> _EXERCISE_: Rewrite all of the material below with each "carved frieze band" changed to "sculpted frieze band" and nothing else altered. Leave the pictures out of your version.

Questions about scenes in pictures
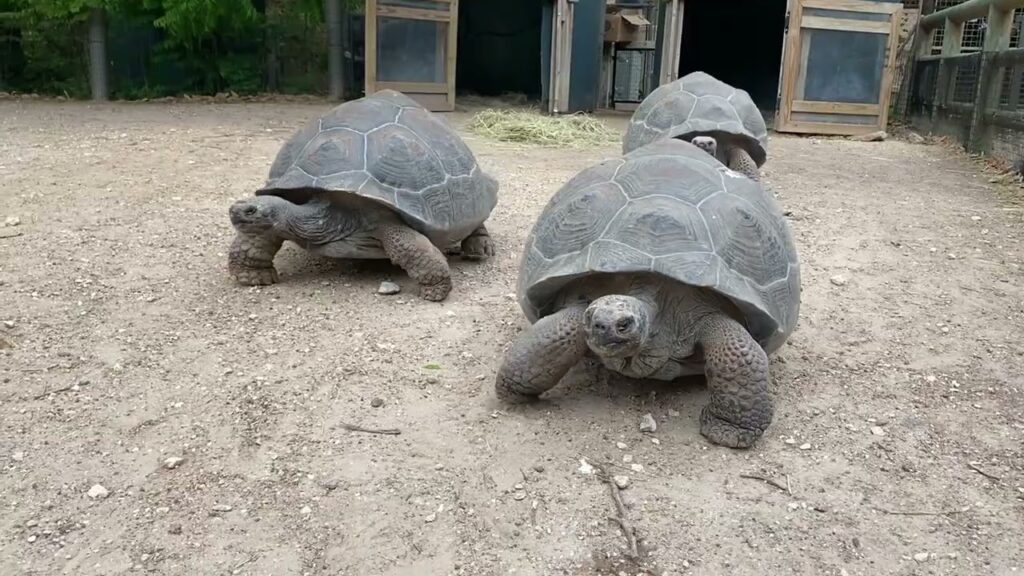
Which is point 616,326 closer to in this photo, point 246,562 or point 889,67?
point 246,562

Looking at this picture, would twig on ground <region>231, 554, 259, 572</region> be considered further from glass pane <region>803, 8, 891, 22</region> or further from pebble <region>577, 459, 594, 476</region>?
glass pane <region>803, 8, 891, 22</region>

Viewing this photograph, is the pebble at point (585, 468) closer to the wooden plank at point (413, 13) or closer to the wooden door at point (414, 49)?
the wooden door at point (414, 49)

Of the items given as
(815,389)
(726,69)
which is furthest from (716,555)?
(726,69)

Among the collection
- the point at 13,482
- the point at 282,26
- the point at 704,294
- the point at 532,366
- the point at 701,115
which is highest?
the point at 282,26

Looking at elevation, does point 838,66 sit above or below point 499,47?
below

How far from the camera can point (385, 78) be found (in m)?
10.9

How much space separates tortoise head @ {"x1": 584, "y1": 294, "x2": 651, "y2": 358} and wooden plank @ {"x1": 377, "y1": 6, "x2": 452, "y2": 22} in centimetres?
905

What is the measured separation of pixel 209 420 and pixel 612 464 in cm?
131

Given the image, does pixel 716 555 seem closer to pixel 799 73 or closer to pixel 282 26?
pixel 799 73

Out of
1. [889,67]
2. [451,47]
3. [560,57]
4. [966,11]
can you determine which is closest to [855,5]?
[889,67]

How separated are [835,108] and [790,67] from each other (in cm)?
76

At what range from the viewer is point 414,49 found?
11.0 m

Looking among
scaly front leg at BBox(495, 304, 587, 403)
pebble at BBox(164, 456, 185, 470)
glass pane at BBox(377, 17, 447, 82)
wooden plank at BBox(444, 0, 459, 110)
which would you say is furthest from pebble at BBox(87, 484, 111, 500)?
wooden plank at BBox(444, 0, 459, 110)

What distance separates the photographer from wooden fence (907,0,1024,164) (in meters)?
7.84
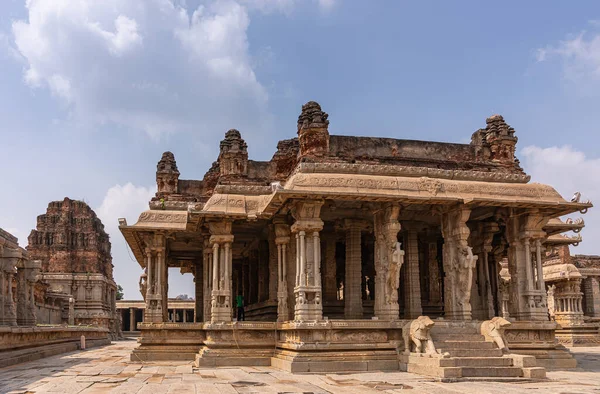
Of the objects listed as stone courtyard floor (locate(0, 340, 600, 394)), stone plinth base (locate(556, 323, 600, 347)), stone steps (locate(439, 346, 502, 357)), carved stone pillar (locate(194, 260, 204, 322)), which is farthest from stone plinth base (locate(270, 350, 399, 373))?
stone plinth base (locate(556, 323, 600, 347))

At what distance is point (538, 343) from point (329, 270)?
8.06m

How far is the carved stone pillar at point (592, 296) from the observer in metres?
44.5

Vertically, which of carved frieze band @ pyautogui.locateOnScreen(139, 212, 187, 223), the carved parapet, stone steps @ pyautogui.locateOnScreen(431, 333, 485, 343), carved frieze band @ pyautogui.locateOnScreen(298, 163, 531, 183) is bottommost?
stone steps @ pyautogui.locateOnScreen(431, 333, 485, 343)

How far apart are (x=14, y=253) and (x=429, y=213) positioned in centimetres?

> _WRITTEN SOLUTION_:
Which is point 616,326 closer to in this photo, point 246,562 or point 889,67?
point 246,562

Looking at this picture, would twig on ground <region>231, 554, 259, 572</region> be considered further from glass pane <region>803, 8, 891, 22</region> or further from pebble <region>577, 459, 594, 476</region>?
glass pane <region>803, 8, 891, 22</region>

Viewing this photograph, is the pebble at point (585, 468) closer to the wooden plank at point (413, 13) or closer to the wooden door at point (414, 49)?
the wooden door at point (414, 49)

Of the items given as
(815,389)
(726,69)
which is furthest from (716,555)?
(726,69)

Among the collection
- the point at 13,482
- the point at 282,26
- the point at 704,294
- the point at 532,366
- the point at 701,115
which is highest?
the point at 282,26

Looking at elevation, does point 838,66 sit above or below point 499,47?
below

How far from the camera can point (385, 78) be found (in m)?
10.9

How much space separates tortoise head @ {"x1": 584, "y1": 294, "x2": 651, "y2": 358} and wooden plank @ {"x1": 377, "y1": 6, "x2": 452, "y2": 22} in centimetres?
905

What is the measured separation of pixel 209 420 and pixel 612 464 in cm?
131

Given the image, does pixel 716 555 seem closer to pixel 799 73 or closer to pixel 282 26?
pixel 799 73

Out of
1. [889,67]
2. [451,47]
3. [560,57]
4. [966,11]
can you determine which is closest to [855,5]?
[889,67]

How separated are [835,108] and [790,67] from each other (in cm)?
76

At what range from the viewer is point 414,49 found?
11.0 m

Looking among
scaly front leg at BBox(495, 304, 587, 403)
pebble at BBox(164, 456, 185, 470)
glass pane at BBox(377, 17, 447, 82)
wooden plank at BBox(444, 0, 459, 110)
which would you say is furthest from pebble at BBox(87, 484, 111, 500)?
wooden plank at BBox(444, 0, 459, 110)

What distance separates the photographer from wooden fence (907,0,1024,164) (in meters)?
7.84
Of the objects listed as stone courtyard floor (locate(0, 340, 600, 394)), stone plinth base (locate(556, 323, 600, 347)), stone steps (locate(439, 346, 502, 357)), carved stone pillar (locate(194, 260, 204, 322)), which is farthest from stone plinth base (locate(270, 350, 399, 373))?
stone plinth base (locate(556, 323, 600, 347))

At what distance is point (538, 343) from point (329, 270)?
8.06m

How far is the carved stone pillar at point (592, 296) from the observer in metres?
44.5

Vertically, which of sculpted frieze band @ pyautogui.locateOnScreen(139, 212, 187, 223), the carved parapet, stone steps @ pyautogui.locateOnScreen(431, 333, 485, 343), sculpted frieze band @ pyautogui.locateOnScreen(298, 163, 531, 183) is bottommost?
stone steps @ pyautogui.locateOnScreen(431, 333, 485, 343)

How far apart are (x=14, y=253) and (x=429, y=213) positioned in centimetres?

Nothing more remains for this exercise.